The retailer said it had been a half of two quarters, with strong sales growth of 6.2% in the first quarter, followed by a softer Q2 at 1.6%. Sales in Q2 missed the company's expectations, and while there are some identifiable reasons for this, Dunelm pointed out it's the third year in a row it has seen lower growth in Q2.
"We deliberately opt to be disciplined in our promotional activity in the run up to Christmas, holding our two main sales in January and June," it said. "However, we are currently reviewing the role our Q2 trading approach plays for customers and the impact on our business."
Dunelm said consumer confidence remained subdued in the first half, with market data pointing to a particularly challenging December for both homewares and the UK retail sector more generally.
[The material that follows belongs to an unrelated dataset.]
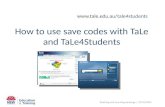 T4S:  How to use save codes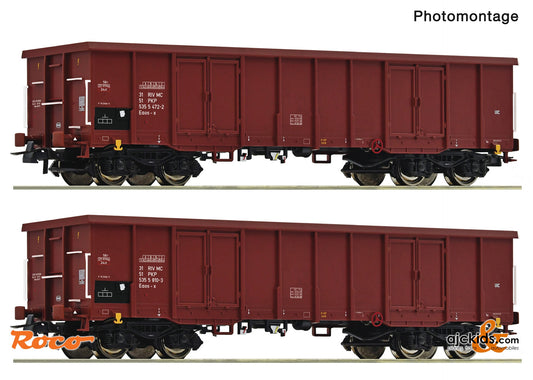 Roco 6600171 2 piece set: Open goods wagons, PKP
It also highlighted an "extremely competitive" Black Friday period, both in terms of the depth of discounts and performance marketing spend.
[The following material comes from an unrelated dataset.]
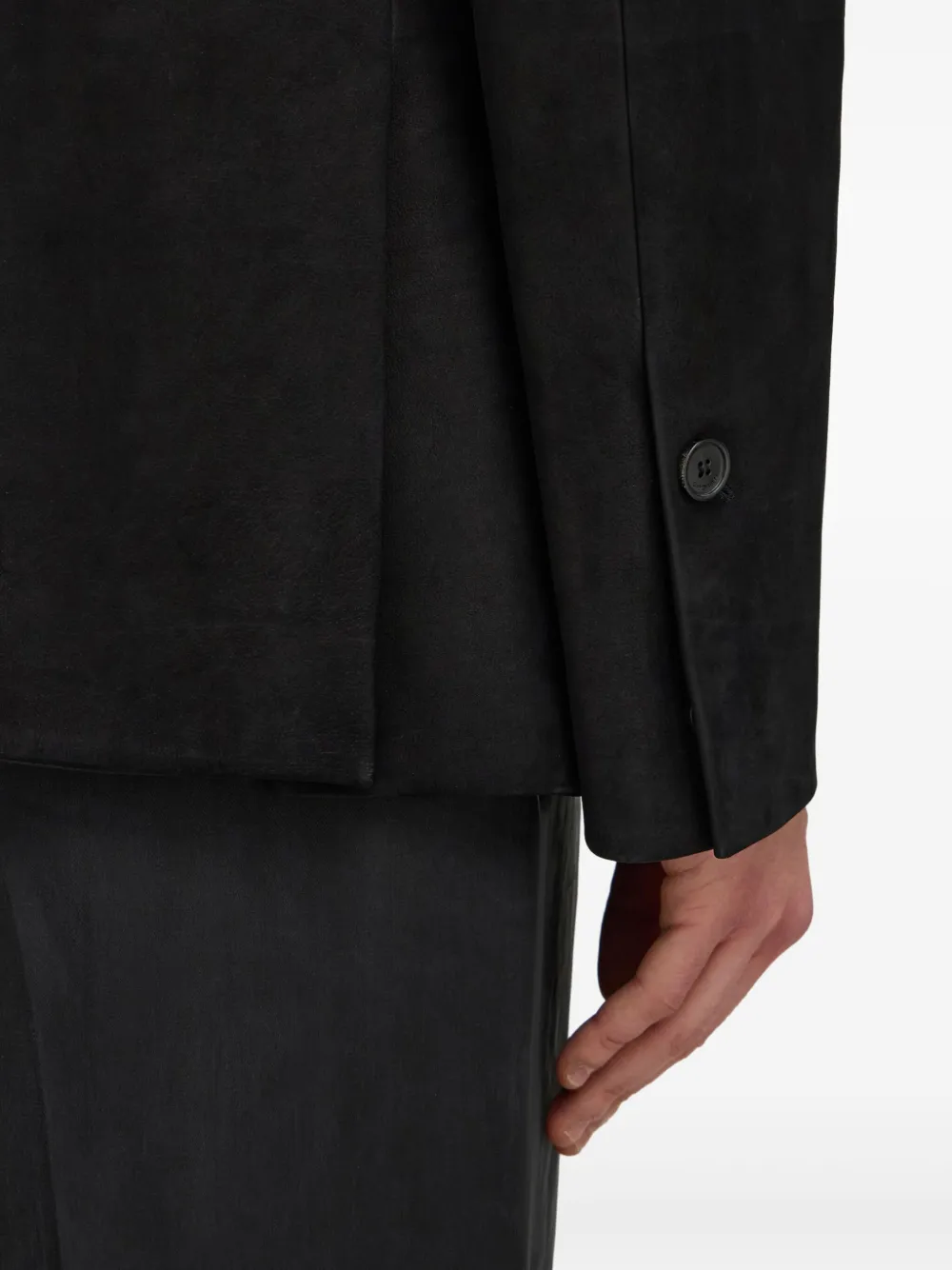 Ferragamo Leather Blazer In Black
Dunelm said sales growth in the third quarter to date has been strong following the softer Q1, and more in line with the first half as a whole.
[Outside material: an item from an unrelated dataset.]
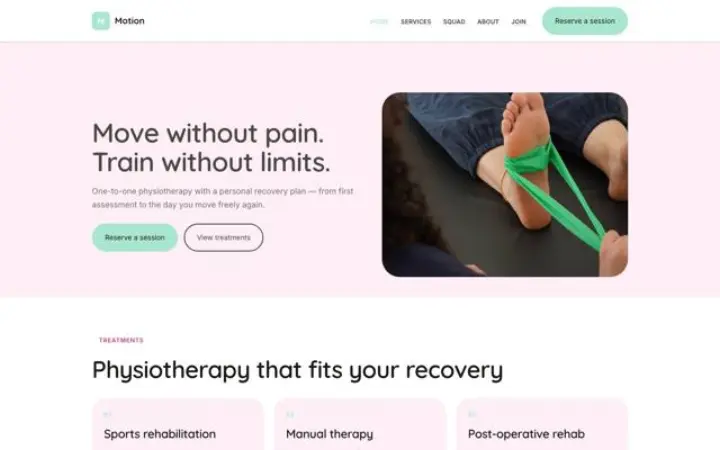 Web para fisioterapia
The consumer environment remains challenging, with variable trading patterns, but the company said it remains confident in its plans for the second half, with the full launch of the app due in spring and furniture availability recovery plans in place.
The retailer said it expects FY 2026 pre-tax profit to be in line with consensus expectations £214m, and a range of £210m to £221m.
Dunelm announced an interim dividend of 17p per share and a special dividend of 25p.
Chief executive Clo Moriarty, who joined the company in October, said: "We delivered a solid first‑half performance despite a softer second quarter, and we are seeing stronger sales growth in early Q3 following a good Winter Sale and an encouraging response to our new Spring ranges.
"What I've seen so far gives me real confidence in our future. With only 7.9% market share and clear opportunities to enhance and expand our assets, we have significant headroom for growth. We will build on our existing strengths with relentless customer focus, product excellence and retail rigour, underpinned by the financial discipline for which Dunelm is known. There is much more in the tank, and I'm excited for what lies ahead."
At 1020 GMT, the shares were up 0.8% at 944.50p.
Shore Capital, which rates the stock at 'buy', said: "With news today that there has been improvement in trading in Q3 to date (more in-line with H1 as a whole) the signs are that this was more a one-off blip rather than a turning point in the company's fortunes.
The broker said that despite a slower Christmas, "Dunelm has not become a weak business overnight".
"With shares notably de-rated on recent news, we view the current weakness as an excellent entry price to what remains a quality retailer," it said.